TASK INPUT Start Marker

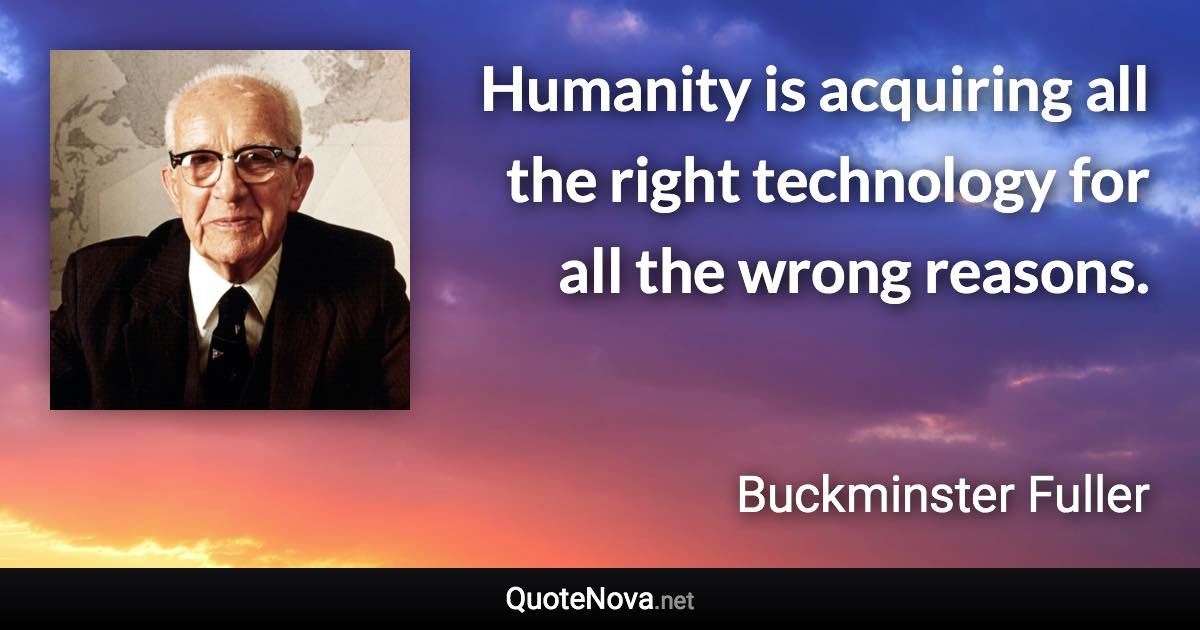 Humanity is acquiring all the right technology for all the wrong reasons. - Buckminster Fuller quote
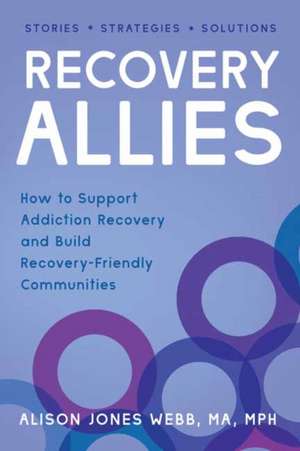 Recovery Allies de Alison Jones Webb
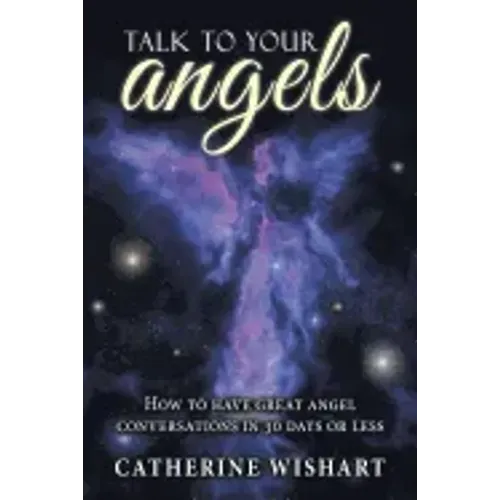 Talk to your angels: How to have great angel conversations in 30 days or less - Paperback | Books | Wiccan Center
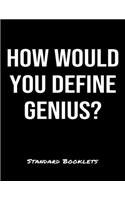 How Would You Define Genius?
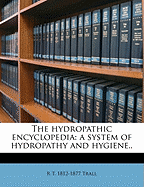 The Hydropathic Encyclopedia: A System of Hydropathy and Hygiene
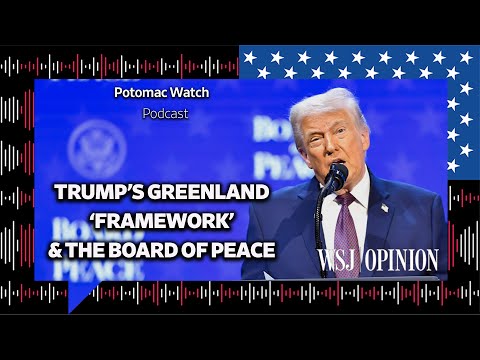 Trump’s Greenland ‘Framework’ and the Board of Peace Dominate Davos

TASK INPUT End Marker

WHAT IS EXPECTED: Leaving out all pictures, retype exactly the lines that run from the one containing "The Hydropathic Encyclopedia: A" through the last line of the material.

EXERCISE SOLUTION:
 The Hydropathic Encyclopedia: A System of Hydropathy and Hygiene
 Trump’s Greenland ‘Framework’ and the Board of Peace Dominate Davos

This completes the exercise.